━━ Текст для чтения
Определенная личная контрреволюционность Пришвина в семнадцатом году никогда не была в отличие от его дальнейшей позиции тайной для советского литературоведения. В статье о Михаиле Пришвине в «Истории русской советской литературы» удивительно верно и ехидно замечено: «Лето 1917 года застает Пришвина ищущим, но не нашедшим», что является перифразой известного высказывания декадентов по отношению к их литературно молодому собрату.
Только что мог найти он тогда в деревне, какие картины подмечал его живой глаз, еще совсем недавно любовавшийся общенародными поисками Китежа и вечной истины?
━━━━
━━ Извлечённые материалы
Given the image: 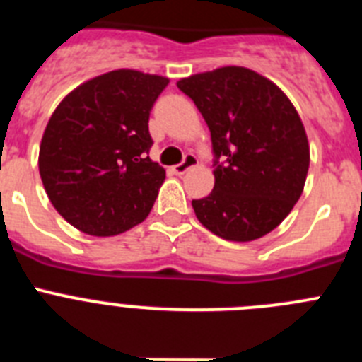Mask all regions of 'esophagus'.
<instances>
[{
  "label": "esophagus",
  "mask_w": 362,
  "mask_h": 362,
  "mask_svg": "<svg viewBox=\"0 0 362 362\" xmlns=\"http://www.w3.org/2000/svg\"><path fill=\"white\" fill-rule=\"evenodd\" d=\"M196 165H197L196 156H194V153H185L183 161L179 163V165H175L172 170H174L177 175H181V174H185L187 170H190L192 166H196Z\"/></svg>",
  "instance_id": "esophagus-1"
}]
</instances>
━━━━
→ Задания
1. Ответьте на вопросы по тексту о Пришвине:
(а) В каком издании помещена упомянутая статья о Михаиле Пришвине?
(б) Каким, согласно этой статье, лето 1917 года застает Пришвина?
(в) Чем еще совсем недавно любовался живой глаз Пришвина?
2. Выпишите из текста о Пришвине все слова с корнем «литератур».
3. Продублируйте, пожалуйста, часть текста о Пришвине: начните со слов «Только что мог» и остановитесь после слов «и вечной истины?».
Строки представляют собой самостоятельный материал.

→ Ответы
1.
(а) В «Истории русской советской литературы».
(б) Ищущим, но не нашедшим.
(в) Общенародными поисками Китежа и вечной истины.

2. литературоведения, литературы, литературно

3.
Только что мог найти он тогда в деревне, какие картины подмечал его живой глаз, еще совсем недавно любовавшийся общенародными поисками Китежа и вечной истины?